FUSION FOREST: a holistic approach for the design of disease-suppressing treescapes
Lead Research Organisation:
University of Birmingham
Department Name: Civil Engineering
Abstract
Fusion Forest is a radically novel and interdisciplinary approach to design our future treescapes. We face a challenging scenario, where tree cover needs to be increased - the UK government has set out a 25-year programme to plant 180,000 hectares of trees by 2042 and to increase the woodland cover to 12% by 2060 - whilst there is an alarming increase in tree epidemics. These outbreaks, favoured by increased disease portability, chemical resistances and climate change, compromise the future of our woodlands, producing a dramatic loss of biodiversity and resources. We propose a proactive strategy where new plantations are designed from the onset to halt and suppress diseases using their natural immunity.

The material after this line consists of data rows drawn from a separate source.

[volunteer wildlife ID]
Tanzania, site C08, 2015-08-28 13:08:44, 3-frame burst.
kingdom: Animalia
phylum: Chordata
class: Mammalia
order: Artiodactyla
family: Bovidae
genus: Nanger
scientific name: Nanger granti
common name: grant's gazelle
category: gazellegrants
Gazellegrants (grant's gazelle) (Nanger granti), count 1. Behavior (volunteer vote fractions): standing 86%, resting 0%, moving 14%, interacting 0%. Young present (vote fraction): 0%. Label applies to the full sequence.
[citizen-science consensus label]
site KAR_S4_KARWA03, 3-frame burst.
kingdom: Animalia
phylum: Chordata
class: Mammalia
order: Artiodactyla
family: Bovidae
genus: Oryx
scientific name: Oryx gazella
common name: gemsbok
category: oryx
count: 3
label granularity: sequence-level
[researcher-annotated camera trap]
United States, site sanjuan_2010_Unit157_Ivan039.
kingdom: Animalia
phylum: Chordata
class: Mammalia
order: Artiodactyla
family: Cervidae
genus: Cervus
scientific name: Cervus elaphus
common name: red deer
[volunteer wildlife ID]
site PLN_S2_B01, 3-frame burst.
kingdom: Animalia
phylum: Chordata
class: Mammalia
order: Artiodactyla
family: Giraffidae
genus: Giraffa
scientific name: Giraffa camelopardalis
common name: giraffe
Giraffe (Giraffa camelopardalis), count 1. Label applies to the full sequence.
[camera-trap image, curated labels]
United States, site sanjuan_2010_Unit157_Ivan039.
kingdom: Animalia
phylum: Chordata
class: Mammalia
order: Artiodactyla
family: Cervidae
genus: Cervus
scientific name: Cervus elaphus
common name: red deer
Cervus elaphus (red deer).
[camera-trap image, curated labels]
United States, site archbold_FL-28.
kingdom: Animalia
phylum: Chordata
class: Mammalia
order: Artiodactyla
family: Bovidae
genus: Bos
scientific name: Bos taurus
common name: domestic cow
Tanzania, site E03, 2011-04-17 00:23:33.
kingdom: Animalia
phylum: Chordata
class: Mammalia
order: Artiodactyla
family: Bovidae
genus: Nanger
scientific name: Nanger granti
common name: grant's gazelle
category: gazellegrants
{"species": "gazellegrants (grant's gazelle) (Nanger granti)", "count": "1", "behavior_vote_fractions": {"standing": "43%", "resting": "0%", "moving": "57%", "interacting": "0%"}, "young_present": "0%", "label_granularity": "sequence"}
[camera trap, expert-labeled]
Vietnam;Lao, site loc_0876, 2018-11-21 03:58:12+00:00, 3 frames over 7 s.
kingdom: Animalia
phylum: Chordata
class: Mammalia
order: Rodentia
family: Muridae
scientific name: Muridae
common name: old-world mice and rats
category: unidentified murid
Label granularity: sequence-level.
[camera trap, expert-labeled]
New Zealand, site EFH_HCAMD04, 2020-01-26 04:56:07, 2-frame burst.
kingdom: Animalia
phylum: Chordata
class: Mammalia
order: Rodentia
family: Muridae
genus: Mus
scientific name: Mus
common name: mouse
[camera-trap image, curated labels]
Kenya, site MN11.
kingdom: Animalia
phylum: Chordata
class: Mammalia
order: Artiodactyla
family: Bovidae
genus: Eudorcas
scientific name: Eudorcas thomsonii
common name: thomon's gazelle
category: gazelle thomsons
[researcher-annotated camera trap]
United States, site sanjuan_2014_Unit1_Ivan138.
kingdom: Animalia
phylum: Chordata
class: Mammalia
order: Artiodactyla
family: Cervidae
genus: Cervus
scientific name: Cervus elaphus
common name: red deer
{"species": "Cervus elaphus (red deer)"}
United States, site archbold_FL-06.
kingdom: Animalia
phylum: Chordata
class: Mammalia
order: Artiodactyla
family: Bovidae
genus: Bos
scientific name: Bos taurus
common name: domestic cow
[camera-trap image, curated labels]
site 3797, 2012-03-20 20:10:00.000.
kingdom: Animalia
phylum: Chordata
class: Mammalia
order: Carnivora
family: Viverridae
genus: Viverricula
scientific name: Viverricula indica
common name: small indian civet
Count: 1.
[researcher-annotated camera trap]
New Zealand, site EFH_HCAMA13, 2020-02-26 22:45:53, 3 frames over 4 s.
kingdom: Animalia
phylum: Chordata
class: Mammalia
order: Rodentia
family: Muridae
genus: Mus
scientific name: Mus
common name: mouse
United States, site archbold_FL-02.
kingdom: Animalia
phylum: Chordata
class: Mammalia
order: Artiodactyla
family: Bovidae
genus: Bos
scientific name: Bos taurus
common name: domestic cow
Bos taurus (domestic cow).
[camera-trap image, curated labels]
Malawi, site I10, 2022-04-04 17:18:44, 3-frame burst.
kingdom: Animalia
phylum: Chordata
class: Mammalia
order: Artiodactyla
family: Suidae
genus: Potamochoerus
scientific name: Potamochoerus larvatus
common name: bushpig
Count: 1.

Fusion Forest achieves so by cutting through discipline boundaries and establishing synergies among the latest discoveries and techniques in tree immunity, ecological modelling and fluids modelling. Fusion Forest seeks to understand how to stimulate priming of defence in trees by using careful combinations of species and lowering the disease pressure. In parallel, the project incorporates the often overlooked spatial component of forest canopies and uses forest heterogeneity to our advantage, creating physical barriers that complement and enhance the ecological ones. To do so, we design a new interdisciplinary modelling framework - named ForestFlow - that brings together forest growth models and computational fluid dynamics. The understanding gained from the ecophysical model, complemented by field and laboratory measurements, allows for a change of paradigm in the way we confront tree epidemics. The response to tree disease outbreaks is mostly reactive, focused on monitoring, chemical treatments and tree felling, with the subsequent environmental and economic costs. Working alongside our partners (landowners, woodland managers, technological companies and policy makers), Fusion Forest will provide the means to prepare forests for outbreaks ahead of their occurrence, reducing critically mitigation costs. Forecasting pathways of transmission opens the door to new strategies to halt the spread of pathogens, that will no longer be assumed to be inevitable. Combining physical and biological barriers for pathogens in our forests is a ground-breaking idea, and Fusion Forest will generate tools and specific guidance to ensure this synergy.